Cross-posted at’s WLF contributor site

One of the best ways for a federal agency to justify its budget and seek similar or increased funds in the next fiscal year is to inject itself into the hot topics of the time.

For the U.S. Federal Trade Commission (FTC), one of those money-magnet hot topics has been health care costs. Lower health care costs are of course good for everyone, and combatting unlawful restraints on trade which increase costs is well within FTC’s authority. We don’t take issue with the Commission’s focus on health care. What we do question, however, is the Commission’s proclivity for targeting lawful business activity that FTC is convinced harms competition and increases prices.

WLF has touched upon one of these lawful activities quite a bit here, namely patent settlements between branded and generic drug companies where branded companies give something of value to generic companies. FTC is absolutely convinced these “reverse-payment settlements” are unlawful; courts have consistently disagreed with FTC, largely on the basis that patents offer drug makers a lawful monopoly, and the settlements don’t extend the patent term.

A May 23 article in The Washington Post focused on a newer object of FTC’s misguided ire: branded drug companies’ decision not to sell certain prescription products to generic companies who wish to make copies of these drugs. The drugs in question are subject to FDA-mandated risk evaluation mitigation strategies (REMS), which impose complex restrictions on their labeling, use, and distribution. The makers of these high-risk drugs argue they don’t want to sell large quantities to third parties who will conduct human trials over which the branded companies have no control. Third parties’ failure to follow the meticulous use provisions could result in liability litigation against the branded manufacturer.

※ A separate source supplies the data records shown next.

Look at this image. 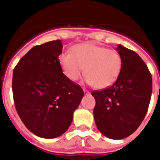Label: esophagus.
I'll list each match as a JSON object with an SVG mask.
<instances>
[{"instance_id": "1", "label": "esophagus", "mask_w": 160, "mask_h": 160, "mask_svg": "<svg viewBox=\"0 0 160 160\" xmlns=\"http://www.w3.org/2000/svg\"><path fill=\"white\" fill-rule=\"evenodd\" d=\"M83 90H84V93H85V95H90V92H89V91H88L87 90H85V89H83Z\"/></svg>"}]
</instances>
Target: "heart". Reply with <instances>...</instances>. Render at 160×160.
Masks as SVG:
<instances>
[{
  "label": "heart",
  "instance_id": "obj_1",
  "mask_svg": "<svg viewBox=\"0 0 160 160\" xmlns=\"http://www.w3.org/2000/svg\"><path fill=\"white\" fill-rule=\"evenodd\" d=\"M59 63L64 74L73 81L80 79L85 67V82L96 89L113 85L122 68L121 56L116 51L90 42L73 46L72 53L62 52Z\"/></svg>",
  "mask_w": 160,
  "mask_h": 160
}]
</instances>
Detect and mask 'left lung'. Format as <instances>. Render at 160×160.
Here are the masks:
<instances>
[{"instance_id": "1", "label": "left lung", "mask_w": 160, "mask_h": 160, "mask_svg": "<svg viewBox=\"0 0 160 160\" xmlns=\"http://www.w3.org/2000/svg\"><path fill=\"white\" fill-rule=\"evenodd\" d=\"M122 68L116 81L96 90L94 118L98 129L107 138L121 139L133 134L145 117L152 93V76L136 52L119 45Z\"/></svg>"}]
</instances>
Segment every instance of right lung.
I'll return each mask as SVG.
<instances>
[{
    "label": "right lung",
    "instance_id": "right-lung-1",
    "mask_svg": "<svg viewBox=\"0 0 160 160\" xmlns=\"http://www.w3.org/2000/svg\"><path fill=\"white\" fill-rule=\"evenodd\" d=\"M62 48L60 40L34 46L13 70L16 111L26 128L44 139L67 130L84 96L80 85L63 74L59 63Z\"/></svg>",
    "mask_w": 160,
    "mask_h": 160
}]
</instances>
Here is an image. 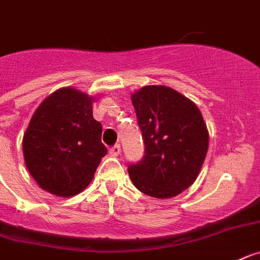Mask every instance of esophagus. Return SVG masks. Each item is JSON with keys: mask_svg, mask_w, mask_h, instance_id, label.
Instances as JSON below:
<instances>
[{"mask_svg": "<svg viewBox=\"0 0 260 260\" xmlns=\"http://www.w3.org/2000/svg\"><path fill=\"white\" fill-rule=\"evenodd\" d=\"M120 152H121L120 144H116V146H113L109 148V154H111V156H118V154H120Z\"/></svg>", "mask_w": 260, "mask_h": 260, "instance_id": "34e87169", "label": "esophagus"}]
</instances>
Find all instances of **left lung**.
<instances>
[{
    "instance_id": "8db88e82",
    "label": "left lung",
    "mask_w": 260,
    "mask_h": 260,
    "mask_svg": "<svg viewBox=\"0 0 260 260\" xmlns=\"http://www.w3.org/2000/svg\"><path fill=\"white\" fill-rule=\"evenodd\" d=\"M144 157L128 165L133 184L170 199L193 184L208 153L209 133L196 104L168 86H144L132 96Z\"/></svg>"
}]
</instances>
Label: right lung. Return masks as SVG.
Instances as JSON below:
<instances>
[{
  "mask_svg": "<svg viewBox=\"0 0 260 260\" xmlns=\"http://www.w3.org/2000/svg\"><path fill=\"white\" fill-rule=\"evenodd\" d=\"M92 99L73 87L56 90L33 113L23 137L28 171L56 196L80 193L107 154L102 123L92 117Z\"/></svg>",
  "mask_w": 260,
  "mask_h": 260,
  "instance_id": "add662e5",
  "label": "right lung"
}]
</instances>
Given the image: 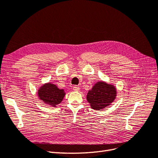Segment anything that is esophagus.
<instances>
[{
	"instance_id": "1",
	"label": "esophagus",
	"mask_w": 158,
	"mask_h": 158,
	"mask_svg": "<svg viewBox=\"0 0 158 158\" xmlns=\"http://www.w3.org/2000/svg\"><path fill=\"white\" fill-rule=\"evenodd\" d=\"M79 89H80V88H79V86H77V85H75V86H73V90H74V91H79Z\"/></svg>"
}]
</instances>
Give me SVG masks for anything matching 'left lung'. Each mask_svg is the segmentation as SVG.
Returning <instances> with one entry per match:
<instances>
[{"instance_id": "obj_1", "label": "left lung", "mask_w": 158, "mask_h": 158, "mask_svg": "<svg viewBox=\"0 0 158 158\" xmlns=\"http://www.w3.org/2000/svg\"><path fill=\"white\" fill-rule=\"evenodd\" d=\"M116 97V89L114 85L98 81L89 91L87 100L93 109L100 110L110 105Z\"/></svg>"}]
</instances>
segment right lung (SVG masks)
<instances>
[{"label":"right lung","instance_id":"1","mask_svg":"<svg viewBox=\"0 0 158 158\" xmlns=\"http://www.w3.org/2000/svg\"><path fill=\"white\" fill-rule=\"evenodd\" d=\"M65 94L64 89H60L56 85L50 83L42 85L38 91V95L40 100L54 107L62 101Z\"/></svg>","mask_w":158,"mask_h":158}]
</instances>
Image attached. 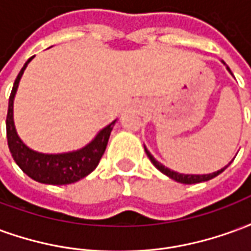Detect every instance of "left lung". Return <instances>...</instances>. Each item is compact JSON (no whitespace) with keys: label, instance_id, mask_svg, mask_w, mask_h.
<instances>
[{"label":"left lung","instance_id":"obj_1","mask_svg":"<svg viewBox=\"0 0 251 251\" xmlns=\"http://www.w3.org/2000/svg\"><path fill=\"white\" fill-rule=\"evenodd\" d=\"M222 63H223V64L226 66V63H225V62H222ZM226 68H227V71L231 74V70H230V68H228L227 66H226ZM231 75H232V74H231ZM144 149H145V153H147V156L149 157V160L152 161L153 165H154V167H156V168H157L158 171L161 172V174H164L165 176H168L169 179L175 180V181H177V183H181V184H196V183H201V181H208V180L214 179V177H216L218 175H221L222 172H223V171H225V169H226L227 167H228V165L232 163V160H234V158H232L231 161L227 164L226 167H223L222 169L216 171V172H212V174H207V175H189V174H187V175H185V174H179V172H175V171H172V169L167 168L165 165H163L161 163H158L157 160L153 157L152 154H151V152H149V151L147 149V147H145V145H144Z\"/></svg>","mask_w":251,"mask_h":251}]
</instances>
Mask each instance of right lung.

The generic companies believe the branded companies are refusing sales in order to delay competition. In one instance, a generic company facing this situation sought FDA’s intervention through a citizens petition. FDA has taken no action yet. Enter the FTC, which is, of course, convinced that branded drug companies have nefarious motivations. FTC Chairman Jon Lebowitz finds refusals to sell “particularly troubling,” and the Commission initiated an investigation against branded maker Celgene in 2009.

From our perspective, if this refusal to sell REMS-restricted drugs (for arguably valid reasons) is inconsistent with the public interest, then it should be Congress, not FTC or FDA, which acts. Congress considered an amendment to the Food, Drug & Cosmetic Act in 2007 putting a framework in place to move such sales forward, but the provision was removed prior to final passage.

The U.S. Senate turned its attention to this issue once again this year through the must-pass FDA user-fee bill (S.3187, the “Food and Drug Administration Safety and Innovation Act,” which passed last week). Section 1131 of the bill requires branded companies to sell REMS-restricted drugs to generics for the purpose of testing if HHS issues a written notice to the branded company. The generic company must certify that it will follow the HHS’s conditions of use. If after receiving HHS written notice the branded company refuses to sell, it will be in violation of its REMS. The bill does provide the branded company liability protection from suits arising out of the generic human trials. The House’s version of the user-fee bill, H.R. 5651, which passed yesterday, does not include a provision like S.3187’s § 1131.

WLF takes no position on whether such congressional action is appropriate. But certainly if some action is to be taken, we’d rather have our elected representatives do it, instead of leaving regulated entities to the whims of unelected bureaucrats.